Procivis zeigt Plattform für E-Gov auf Blockchain-Basis
Das Start-up Procivis hat eine E-Government-Plattform auf Basis der Blockchain-Technologie entwickelt. In Bern präsentiert das Unternehmen die Lösung erstmals für das E-Voting. Mit an Bord sind Experten aus Estland.

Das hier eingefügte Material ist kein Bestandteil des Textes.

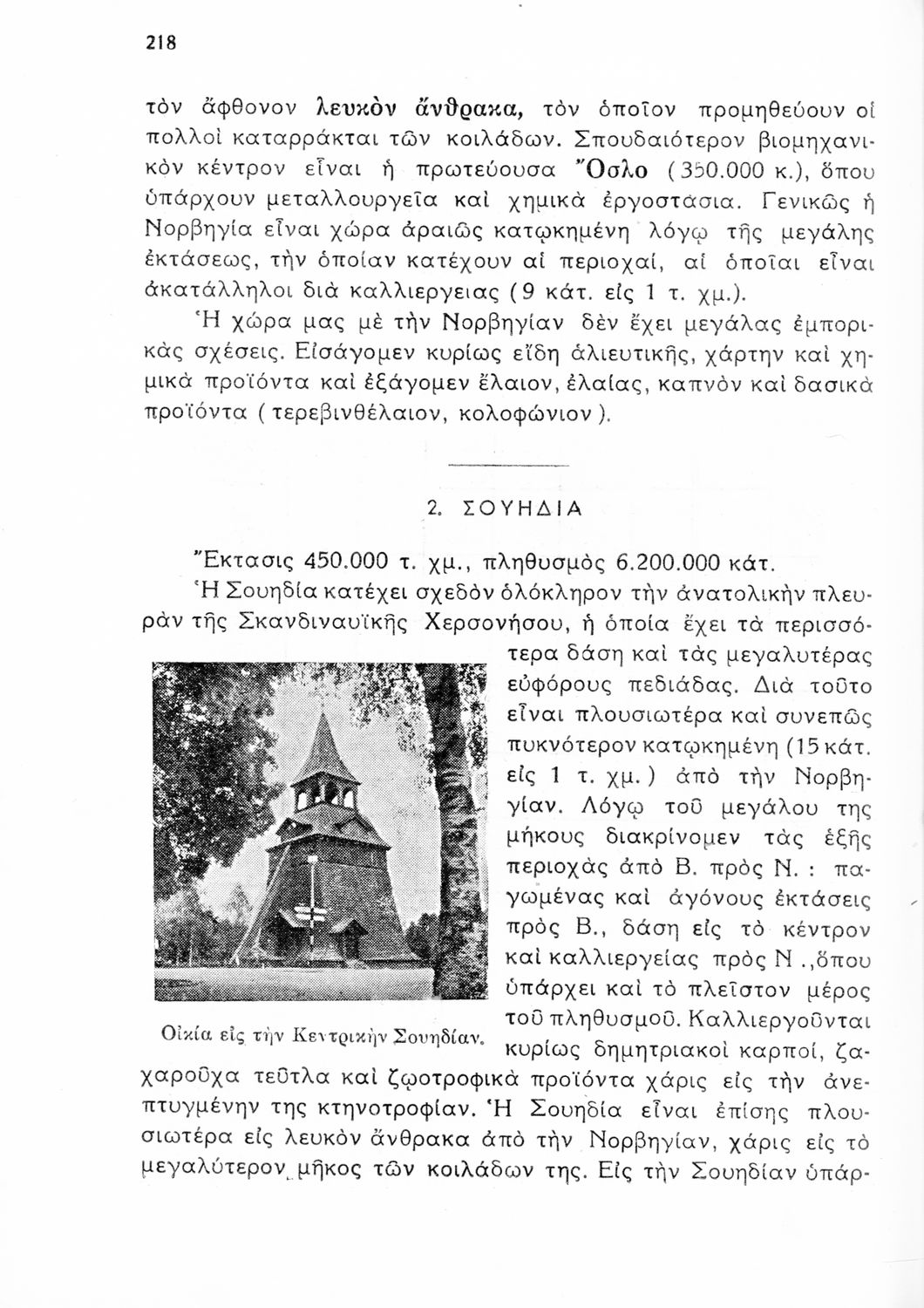 218

τὸν ἄφθονον λευκὸν ἄνθρακα, τὸν ὁποῖον προμηθεύουν οἱ πολλοὶ καταρράκται τῶν κοιλάδων. Σπουδαιότερον βιομηχανικὸν κέντρον εἶναι ἡ πρωτεύουσα Ὄσλο (350.000 κ.), ὅπου ὑπάρχουν μεταλλουργεῖα καὶ χημικὰ ἐργοστάσια. Γενικῶς ἡ Νορβηγία εἶναι χώρα ἀραιῶς κατῳκημένη λόγῳ τῆς μεγάλης ἐκτάσεως, τὴν ὁποίαν κατέχουν αἱ περιοχαί, αἱ ὁποῖαι εἶναι ἀκατάλληλοι διὰ καλλιεργειας (9 κάτ. εἰς 1 τ. χμ.).

Ἡ χώρα μας μὲ τὴν Νορβηγίαν δὲν ἔχει μεγάλας ἐμπορικὰς σχέσεις. Εἰσάγομεν κυρίως εἴδη ἁλιευτικῆς, χάρτην καὶ χημικὰ προϊόντα καὶ ἐξάγομεν ἔλαιον, ἐλαίας, καπνὸν καὶ δασικὰ προϊόντα (τερεβινθέλαιον, κολοφώνιον).

2. ΣΟΥΗΔΙΑ

Ἔκτασις 450.000 τ. χμ., πληθυσμὸς 6.200.000 κάτ.

Ἡ Σουηδία κατέχει σχεδὸν ὁλόκληρον τὴν ἀνατολικὴν πλευρὰν τῆς Σκανδιναυϊκῆς Χερσονήσου, ἡ ὁποία ἔχει τὰ περισσότερα δάση καὶ τὰς μεγαλυτέρας εὐφόρους πεδιάδας. Διὰ τοῦτο εἶναι πλουσιωτέρα καὶ συνεπῶς πυκνότερον κατῳκημένη (15 κάτ. εἰς 1 τ. χμ.) ἀπὸ τὴν Νορβηγίαν. Λόγῳ τοῦ μεγάλου της μήκους διακρίνομεν τὰς ἑξῆς περιοχὰς ἀπὸ Β. πρὸς Ν. : παγωμένας καὶ ἀγόνους ἐκτάσεις πρὸς Β., δάση εἰς τὸ κέντρον καὶ καλλιεργείας πρὸς Ν., ὅπου ὑπάρχει καὶ τὸ πλεῖστον μέρος τοῦ πληθυσμοῦ. Καλλιεργοῦνται κυρίως δημητριακοὶ καρποί, ζαχαροῦχα τεῦτλα καὶ ζῳοτροφικὰ προϊόντα χάρις εἰς τὴν ἀνεπτυγμένην της κτηνοτροφίαν. Ἡ Σουηδία εἶναι ἐπίσης πλουσιωτέρα εἰς λευκὸν ἄνθρακα ἀπὸ τὴν Νορβηγίαν, χάρις εἰς τὸ μεγαλύτερον μῆκος τῶν κοιλάδων της. Εἰς τὴν Σουηδίαν ὑπάρ-

Οἰκία εἰς τὴν Κεντρικὴν Σουηδίαν.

Mithilfe der Blockchain will das Start-up Procivis im Bereich E-Government neue Impulse setzen. Hinter dem Jungunternehmen steht Daniel Gasteiger. Er ist auch Mitgründer der Blockchain-Plattform Nexussquared. Procivis entwickelt gemäss einer Mitteilung eine "E-Government-as-a-Service-Plattform".
Auf dem heute in Bern stattfindenden "Microsoft Praxistag für die öffentliche Hand" will Procivis einen ersten Machbarkeitsbeweis seiner Technologie präsentieren. Dazu entwickelte es zusammen mit estnischen E-Government-Experten eine auf dem Mobiltelefon basierende E-Voting-Lösung. Laut dem Unternehmen ermöglicht sie die "manipulationssichere Stimmabgabe" für Bürger.
Bei der Entwicklung stützte sich Procivis nach eigenen Angaben auf drei Pfeiler:
Estlands Erfahrungen als weltweit führende digitale Gesellschaft
der Blockchain-Technologie
den traditionellen Schweizer Grundwerten
Über einen von den Behörden verwalteten App-Store könne die Plattform von Procivis auch noch weitere Dienste ermöglichen. Etwa Steuererklärungen oder Grundbuch- und Handelsregistereinträge nennt das Unternehmen in der Mitteilung als Anwendungsszenarien.
Für Gasteiger ist Estland das klare Vorbild in Sachen E-Government. "Gemeinsam mit führenden estländischen E-Government-Experten und basierend auf unseren Erfahrungen im Blockchain-Bereich wollen wir eine Plattform bauen, die künftig als digitales Rückgrat von Demokratien auf der ganzen Welt dienen kann", fasst Gasteiger in der Mitteilung seine Vision zusammen.